● **Exercise A**
Write out the dissertation record word for word from "Alexandros V. Gerbessiotis" up to and including "facilitate efficient designs.".
● **Exercise B**
List every advisor named in the dissertation record.

● **Source text**
--*--
Document Type


Date of Award

Spring 5-31-2010

Degree Name

Doctor of Philosophy in Computer Engineering - (Ph.D.)


Electrical and Computer Engineering

First Advisor

Sotirios Ziavras

Second Advisor

Roberto Rojas-Cessa

Third Advisor

Edwin Hou

Fourth Advisor

Jie Hu

Fifth Advisor

Alexandros V. Gerbessiotis


Deep packet inspection and packet classification are the most computationally expensive operations in a Network Intrusion Detection (NID) system. Deep packet inspection involves content matching where the payload of the incoming packets is matched against a set of signatures in the database. Packet classification involves inspection of the packet header fields and is basically a multi-dimensional matching problem. Any matching in software is very slow in comparison to current network speeds. Also, both of these problems need a solution which is scalable and can work at high speeds. Due to the high complexity of these matching problems, only Field-Programmable Gate Array (FPGA) or Application-Specific Integrated Circuit (ASIC) platforms can facilitate efficient designs.
--*--
● **Dataset extract**
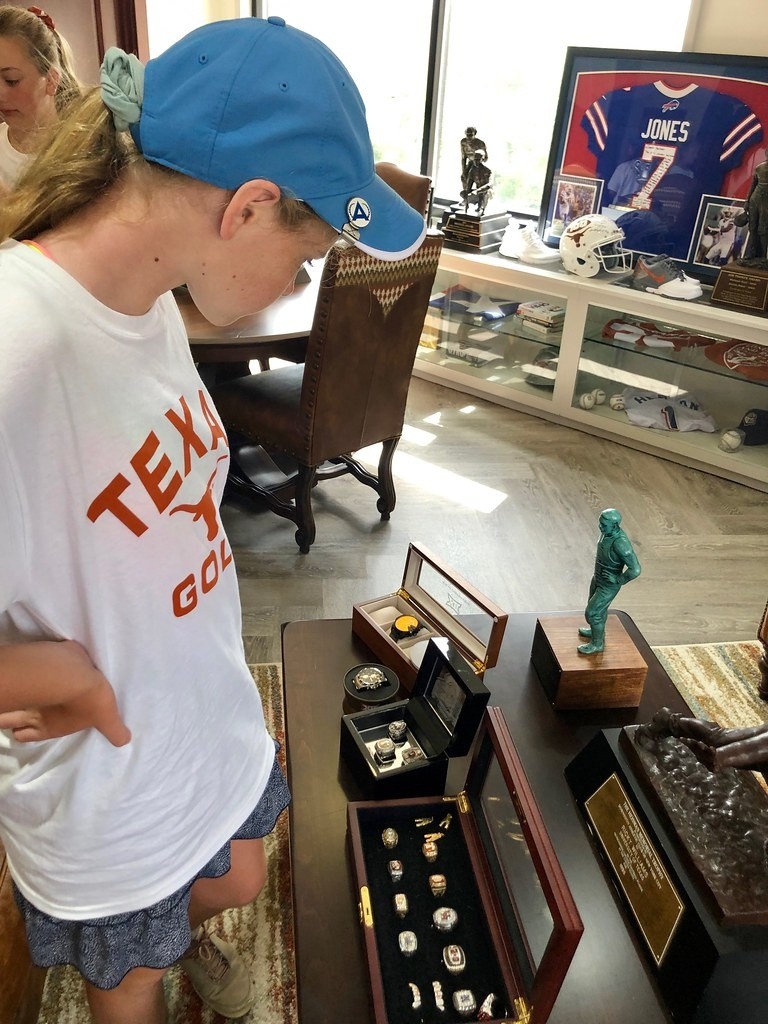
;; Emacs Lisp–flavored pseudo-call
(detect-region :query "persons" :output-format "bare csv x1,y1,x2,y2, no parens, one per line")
577,509,641,654
460,127,492,212
0,15,427,1024
697,208,744,265
639,707,767,772
0,5,82,192
734,149,768,260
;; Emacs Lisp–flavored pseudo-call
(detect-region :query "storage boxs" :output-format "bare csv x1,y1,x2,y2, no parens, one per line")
349,540,508,700
344,704,585,1023
340,637,491,800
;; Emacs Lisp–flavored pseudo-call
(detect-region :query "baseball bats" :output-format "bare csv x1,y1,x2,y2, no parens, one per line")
467,183,494,196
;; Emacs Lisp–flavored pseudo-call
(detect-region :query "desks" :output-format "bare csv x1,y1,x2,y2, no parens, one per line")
171,240,328,513
282,609,768,1024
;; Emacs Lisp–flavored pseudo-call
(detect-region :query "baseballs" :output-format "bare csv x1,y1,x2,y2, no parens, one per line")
579,392,595,410
722,431,741,450
609,394,626,410
591,388,606,405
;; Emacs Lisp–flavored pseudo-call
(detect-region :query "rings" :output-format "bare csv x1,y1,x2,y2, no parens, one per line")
395,893,409,918
375,737,396,756
388,720,407,737
433,907,458,932
401,746,424,764
388,860,403,881
398,931,508,1022
382,828,398,848
422,842,438,862
429,875,447,896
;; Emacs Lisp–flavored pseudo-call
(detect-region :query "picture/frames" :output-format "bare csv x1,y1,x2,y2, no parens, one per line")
537,46,768,286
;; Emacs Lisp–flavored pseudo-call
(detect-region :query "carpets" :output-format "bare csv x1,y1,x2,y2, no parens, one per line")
649,639,768,795
37,665,297,1024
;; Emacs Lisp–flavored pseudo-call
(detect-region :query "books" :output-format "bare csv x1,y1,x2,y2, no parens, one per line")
514,300,566,334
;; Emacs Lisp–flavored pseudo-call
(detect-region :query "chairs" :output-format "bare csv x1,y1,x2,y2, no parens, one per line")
209,230,445,553
375,162,434,224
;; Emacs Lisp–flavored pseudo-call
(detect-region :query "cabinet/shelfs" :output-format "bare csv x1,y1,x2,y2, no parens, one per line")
412,247,768,496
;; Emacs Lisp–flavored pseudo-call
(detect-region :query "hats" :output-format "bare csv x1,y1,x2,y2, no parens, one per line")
732,408,768,446
128,16,427,261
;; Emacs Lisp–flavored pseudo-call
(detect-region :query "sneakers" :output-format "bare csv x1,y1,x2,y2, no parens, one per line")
177,921,255,1016
631,252,703,300
633,253,700,287
499,218,561,264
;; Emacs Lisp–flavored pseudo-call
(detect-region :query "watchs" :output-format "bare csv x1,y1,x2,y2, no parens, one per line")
389,614,424,643
352,667,388,690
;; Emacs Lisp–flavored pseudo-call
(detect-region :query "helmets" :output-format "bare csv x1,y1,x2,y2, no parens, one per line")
526,347,560,385
615,209,669,267
559,214,626,277
721,207,734,220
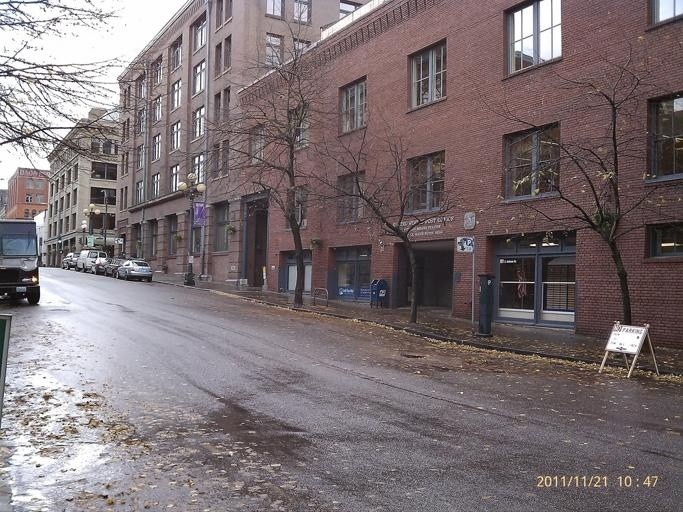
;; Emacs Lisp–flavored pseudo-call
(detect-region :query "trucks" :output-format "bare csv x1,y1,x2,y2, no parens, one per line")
0,219,40,304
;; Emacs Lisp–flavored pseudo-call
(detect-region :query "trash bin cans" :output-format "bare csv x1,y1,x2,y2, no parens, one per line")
371,280,388,309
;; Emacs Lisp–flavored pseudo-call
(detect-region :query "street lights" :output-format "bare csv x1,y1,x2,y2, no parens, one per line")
178,172,207,285
81,203,100,247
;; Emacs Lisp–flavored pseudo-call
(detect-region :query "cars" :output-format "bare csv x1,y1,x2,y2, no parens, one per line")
62,248,152,282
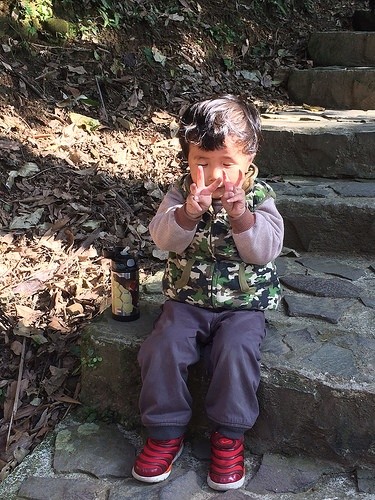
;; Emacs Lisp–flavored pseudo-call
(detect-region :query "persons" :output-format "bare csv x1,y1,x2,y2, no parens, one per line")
128,94,291,493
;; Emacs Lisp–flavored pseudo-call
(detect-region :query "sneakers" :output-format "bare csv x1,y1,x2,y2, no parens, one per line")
130,431,187,483
204,428,247,492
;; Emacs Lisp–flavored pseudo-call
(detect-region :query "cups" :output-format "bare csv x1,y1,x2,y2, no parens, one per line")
103,246,140,322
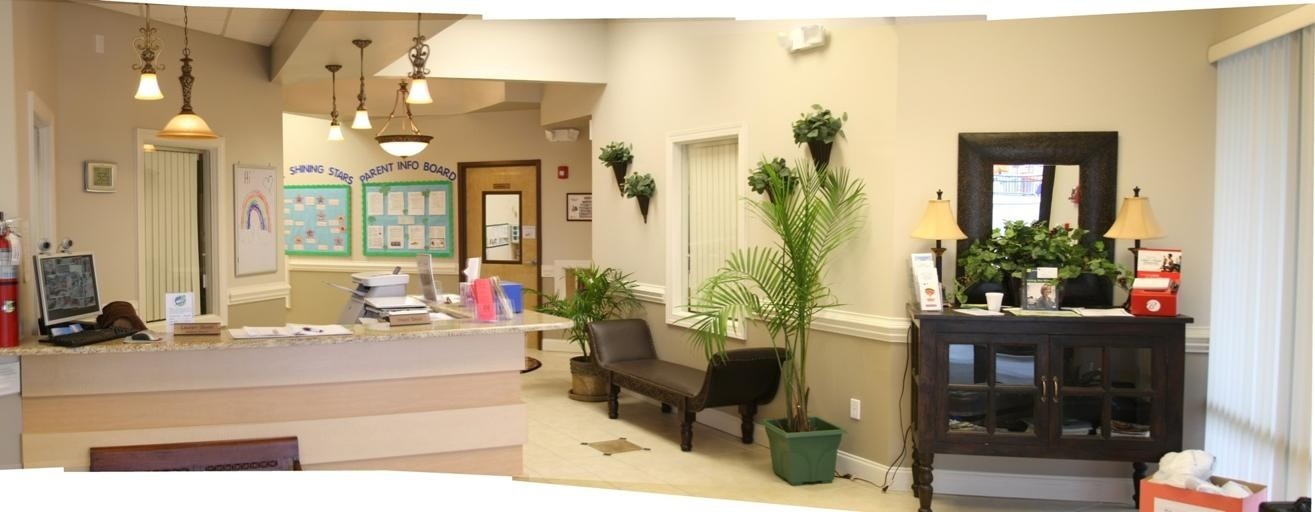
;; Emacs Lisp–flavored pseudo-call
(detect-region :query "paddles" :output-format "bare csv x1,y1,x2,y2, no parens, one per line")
519,357,542,373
--*--
● **Task output A**
Alexandros V. Gerbessiotis


Deep packet inspection and packet classification are the most computationally expensive operations in a Network Intrusion Detection (NID) system. Deep packet inspection involves content matching where the payload of the incoming packets is matched against a set of signatures in the database. Packet classification involves inspection of the packet header fields and is basically a multi-dimensional matching problem. Any matching in software is very slow in comparison to current network speeds. Also, both of these problems need a solution which is scalable and can work at high speeds. Due to the high complexity of these matching problems, only Field-Programmable Gate Array (FPGA) or Application-Specific Integrated Circuit (ASIC) platforms can facilitate efficient designs.

● **Task output B**
Sotirios Ziavras
Roberto Rojas-Cessa
Edwin Hou
Jie Hu
Alexandros V. Gerbessiotis